> REQUIRED ACTIONS:
1: According to the passage on transient ischemic attack, what is the 90-day stroke risk after a TIA?
2: Repeat the passage on transient ischemic attack word for word, from "Top Things to" to "since the 1950’s.".

> GIVEN PASSAGE:
★ ★ ★ ★ ★
Top Things to Know: Diagnosis, Workup, Risk Reduction of Transient Ischemic Attack in the Emergency Department Setting

Published: January 19, 2023

  1. Transient ischemic attack has been recognized as a risk factor for a future stroke since the 1950’s.
  2. About 240,000 people in the United States experience a transient ischemic attack (TIA) every year. In addition, the 90-day stroke risk following a TIA is upwards of 17.8%, but with almost half of these occurring within 2 days of the index TIA.
  3. Because the symptoms are transitory, the diagnosis of TIA can be challenging whether made in an urban or in a rural setting.
  4. TIA symptoms can mimic other neurological symptoms. This scientific statement discusses what is considered a “stroke mimic” and differentiates what are considered true TIA symptoms versus those that may be a “TIA mimic”.
★ ★ ★ ★ ★
> DATA LISTING:
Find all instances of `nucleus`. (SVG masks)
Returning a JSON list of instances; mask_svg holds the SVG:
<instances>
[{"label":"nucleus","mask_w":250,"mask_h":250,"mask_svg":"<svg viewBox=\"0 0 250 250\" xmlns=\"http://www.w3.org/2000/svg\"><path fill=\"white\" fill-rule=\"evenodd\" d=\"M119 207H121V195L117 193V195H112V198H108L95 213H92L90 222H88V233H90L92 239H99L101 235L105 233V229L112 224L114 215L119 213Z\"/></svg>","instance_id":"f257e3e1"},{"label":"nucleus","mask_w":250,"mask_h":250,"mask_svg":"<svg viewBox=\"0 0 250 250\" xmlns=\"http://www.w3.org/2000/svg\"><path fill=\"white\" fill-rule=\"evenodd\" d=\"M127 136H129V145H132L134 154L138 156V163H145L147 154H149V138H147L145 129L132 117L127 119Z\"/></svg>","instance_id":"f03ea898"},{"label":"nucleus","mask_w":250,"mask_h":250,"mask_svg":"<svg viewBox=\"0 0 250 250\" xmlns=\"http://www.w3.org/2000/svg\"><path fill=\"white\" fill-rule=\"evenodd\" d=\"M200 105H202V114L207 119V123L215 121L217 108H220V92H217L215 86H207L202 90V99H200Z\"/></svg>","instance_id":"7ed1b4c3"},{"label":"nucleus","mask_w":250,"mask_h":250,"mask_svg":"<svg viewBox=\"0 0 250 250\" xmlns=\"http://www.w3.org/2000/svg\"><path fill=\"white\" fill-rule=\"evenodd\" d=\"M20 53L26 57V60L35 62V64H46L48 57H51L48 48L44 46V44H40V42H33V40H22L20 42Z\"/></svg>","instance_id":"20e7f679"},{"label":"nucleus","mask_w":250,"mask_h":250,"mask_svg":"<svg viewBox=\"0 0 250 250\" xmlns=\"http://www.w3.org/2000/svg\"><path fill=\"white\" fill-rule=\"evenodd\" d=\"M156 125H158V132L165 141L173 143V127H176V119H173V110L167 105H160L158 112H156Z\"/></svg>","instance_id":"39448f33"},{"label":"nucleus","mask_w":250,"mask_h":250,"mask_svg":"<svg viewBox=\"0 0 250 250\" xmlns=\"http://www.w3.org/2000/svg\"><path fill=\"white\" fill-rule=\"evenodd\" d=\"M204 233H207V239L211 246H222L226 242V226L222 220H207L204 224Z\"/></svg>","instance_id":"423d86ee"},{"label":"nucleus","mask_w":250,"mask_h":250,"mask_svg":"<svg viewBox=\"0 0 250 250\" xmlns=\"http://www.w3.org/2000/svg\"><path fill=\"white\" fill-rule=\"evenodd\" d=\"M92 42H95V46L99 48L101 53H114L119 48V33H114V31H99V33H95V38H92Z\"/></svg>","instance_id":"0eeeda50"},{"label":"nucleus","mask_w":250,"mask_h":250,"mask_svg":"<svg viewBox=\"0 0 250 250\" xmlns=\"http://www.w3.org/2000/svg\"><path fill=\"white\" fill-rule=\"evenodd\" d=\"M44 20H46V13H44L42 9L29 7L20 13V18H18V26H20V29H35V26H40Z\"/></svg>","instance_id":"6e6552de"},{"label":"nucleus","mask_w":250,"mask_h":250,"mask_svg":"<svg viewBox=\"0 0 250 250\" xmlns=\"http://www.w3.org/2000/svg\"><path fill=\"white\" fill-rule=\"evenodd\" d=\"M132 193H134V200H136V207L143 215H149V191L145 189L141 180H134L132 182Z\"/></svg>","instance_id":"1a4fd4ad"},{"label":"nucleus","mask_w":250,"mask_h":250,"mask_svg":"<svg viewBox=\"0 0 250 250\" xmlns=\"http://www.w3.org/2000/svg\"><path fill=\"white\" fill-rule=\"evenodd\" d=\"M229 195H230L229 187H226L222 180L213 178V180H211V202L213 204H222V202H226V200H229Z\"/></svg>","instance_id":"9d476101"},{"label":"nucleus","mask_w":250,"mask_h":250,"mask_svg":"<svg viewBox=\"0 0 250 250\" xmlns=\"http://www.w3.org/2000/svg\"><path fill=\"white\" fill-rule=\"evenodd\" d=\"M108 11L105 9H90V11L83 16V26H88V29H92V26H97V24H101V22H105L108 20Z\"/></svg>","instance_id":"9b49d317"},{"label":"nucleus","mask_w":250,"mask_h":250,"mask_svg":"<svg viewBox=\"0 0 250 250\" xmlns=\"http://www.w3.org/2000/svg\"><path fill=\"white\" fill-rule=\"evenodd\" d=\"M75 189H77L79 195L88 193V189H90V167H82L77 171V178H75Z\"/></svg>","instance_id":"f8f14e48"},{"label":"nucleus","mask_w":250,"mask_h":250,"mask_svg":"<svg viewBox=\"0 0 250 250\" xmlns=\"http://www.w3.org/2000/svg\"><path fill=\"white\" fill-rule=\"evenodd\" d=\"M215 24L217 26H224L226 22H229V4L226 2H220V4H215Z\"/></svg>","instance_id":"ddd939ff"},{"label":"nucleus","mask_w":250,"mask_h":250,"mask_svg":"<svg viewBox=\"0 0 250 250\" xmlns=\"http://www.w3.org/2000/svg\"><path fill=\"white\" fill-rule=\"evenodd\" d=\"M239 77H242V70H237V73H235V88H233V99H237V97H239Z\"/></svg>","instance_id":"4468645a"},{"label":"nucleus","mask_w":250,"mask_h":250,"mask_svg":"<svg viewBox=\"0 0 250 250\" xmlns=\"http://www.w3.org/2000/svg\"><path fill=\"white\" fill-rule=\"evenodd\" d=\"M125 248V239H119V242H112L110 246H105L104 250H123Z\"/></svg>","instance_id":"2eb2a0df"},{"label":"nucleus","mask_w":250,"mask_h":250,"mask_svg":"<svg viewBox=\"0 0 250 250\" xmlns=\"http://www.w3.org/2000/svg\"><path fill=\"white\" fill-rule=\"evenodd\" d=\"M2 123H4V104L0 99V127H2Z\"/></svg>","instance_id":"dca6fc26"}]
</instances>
★ ★ ★ ★ ★
> TASK-BY-TASK RESULTS:
1: Upwards of 17.8%.

2:
Top Things to Know: Diagnosis, Workup, Risk Reduction of Transient Ischemic Attack in the Emergency Department Setting

Published: January 19, 2023

  1. Transient ischemic attack has been recognized as a risk factor for a future stroke since the 1950’s.